IJCAI-97 TUTORIALS

Qualitative Spatial Reasoning

Tony Cohn

Course Description

While the field of Qualitative Reasoning is now well established it is only recently that there has been substantial investigation of calculi suitable for representing and reasoning about space in a qualitative way. This tutorial will survey the state of the art in qualitative spatial representation and reasoning techniques, including mechanisms for reasoning about spatial change. We will look at how these ideas may be applied in a wide variety of domains, from robotics and high level vision to the semantics of natural language expressions and of visual programming languages though to Geographical Information Systems. The tutorial will conclude with a look at open research issues.

The aim of the tutorial is to present the state of art in Qualitative Spatial Reasoning to the non specialist; this could either provide a suitable introduction for the intending research student, or for a practitioner in another research area or application domain who may be interested in exploiting QSR techniques. The presentation is expected to include practical demonstrations of techniques and applications including video footage. There will be ample opportunity for tutees to ask questions.
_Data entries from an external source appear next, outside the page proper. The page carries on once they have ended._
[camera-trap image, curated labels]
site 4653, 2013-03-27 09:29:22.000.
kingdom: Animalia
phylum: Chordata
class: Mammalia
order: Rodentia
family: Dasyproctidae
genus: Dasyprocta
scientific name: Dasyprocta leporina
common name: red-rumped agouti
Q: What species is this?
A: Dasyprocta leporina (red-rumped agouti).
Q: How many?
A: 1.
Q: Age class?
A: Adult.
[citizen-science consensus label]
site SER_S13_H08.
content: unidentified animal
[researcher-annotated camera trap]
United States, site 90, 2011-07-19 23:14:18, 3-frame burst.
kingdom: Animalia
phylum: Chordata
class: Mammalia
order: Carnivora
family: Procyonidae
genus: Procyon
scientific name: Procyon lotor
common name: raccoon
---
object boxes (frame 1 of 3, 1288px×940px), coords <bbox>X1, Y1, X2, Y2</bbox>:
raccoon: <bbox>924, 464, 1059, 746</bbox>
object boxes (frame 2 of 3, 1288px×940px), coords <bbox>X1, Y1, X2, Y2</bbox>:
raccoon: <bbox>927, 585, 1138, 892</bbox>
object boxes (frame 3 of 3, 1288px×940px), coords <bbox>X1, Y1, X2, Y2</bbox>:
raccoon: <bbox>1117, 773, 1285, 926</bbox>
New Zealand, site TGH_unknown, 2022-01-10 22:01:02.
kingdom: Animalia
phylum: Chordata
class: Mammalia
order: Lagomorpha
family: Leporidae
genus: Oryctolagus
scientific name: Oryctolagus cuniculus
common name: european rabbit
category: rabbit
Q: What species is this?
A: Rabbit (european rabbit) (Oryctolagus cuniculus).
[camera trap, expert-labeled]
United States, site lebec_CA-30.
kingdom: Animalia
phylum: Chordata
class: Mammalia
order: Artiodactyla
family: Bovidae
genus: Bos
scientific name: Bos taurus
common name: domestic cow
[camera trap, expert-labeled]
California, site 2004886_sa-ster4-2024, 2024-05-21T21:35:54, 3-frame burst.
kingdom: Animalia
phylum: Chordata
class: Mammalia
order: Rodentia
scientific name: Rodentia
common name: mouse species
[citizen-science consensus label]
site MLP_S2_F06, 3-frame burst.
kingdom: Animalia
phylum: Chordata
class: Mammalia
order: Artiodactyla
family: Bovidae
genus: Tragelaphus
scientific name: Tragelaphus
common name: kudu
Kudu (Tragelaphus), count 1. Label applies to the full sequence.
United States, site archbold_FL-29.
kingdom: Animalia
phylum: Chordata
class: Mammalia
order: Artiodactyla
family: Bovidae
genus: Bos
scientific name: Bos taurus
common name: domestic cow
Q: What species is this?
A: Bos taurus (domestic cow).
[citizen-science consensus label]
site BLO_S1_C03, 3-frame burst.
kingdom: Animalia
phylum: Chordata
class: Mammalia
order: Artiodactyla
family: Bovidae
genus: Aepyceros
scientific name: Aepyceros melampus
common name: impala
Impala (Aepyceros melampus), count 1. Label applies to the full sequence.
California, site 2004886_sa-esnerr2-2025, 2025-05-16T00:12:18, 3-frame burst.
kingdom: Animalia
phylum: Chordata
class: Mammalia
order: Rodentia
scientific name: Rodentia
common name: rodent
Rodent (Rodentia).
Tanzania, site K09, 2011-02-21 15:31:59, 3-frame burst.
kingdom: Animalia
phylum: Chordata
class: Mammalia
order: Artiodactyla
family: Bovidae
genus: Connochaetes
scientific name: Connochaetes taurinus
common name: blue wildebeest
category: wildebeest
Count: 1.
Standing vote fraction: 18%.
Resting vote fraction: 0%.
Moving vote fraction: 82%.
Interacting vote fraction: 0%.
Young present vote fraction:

After an introduction covering basic ontology, some history and motivation, the tutorial syllabus will cover major aspects of qualitative spatial representation (including topology, distance and size, orientation and shape), uncertainty and vagueness, spatial change, reasoning techniques, applications and research issues.

Prerequisite Knowledge

Some basic knowledge of logic would be helpful but not essential for understanding the tutorial.

About the Lecturers

Tony Cohn is Professor of Automated Reasoning at the University of Leeds and has been leading a research group on qualitative spatial reasoning since the late 1980s. He coordinates the European network SPACENET on qualitative spatial reasoning and has given a number of invited tutorials and lectures on the subject in various international AI and Geographical Information Systems forums. He has been chairman of the European and British AI societies and programme chair of several AI conferences.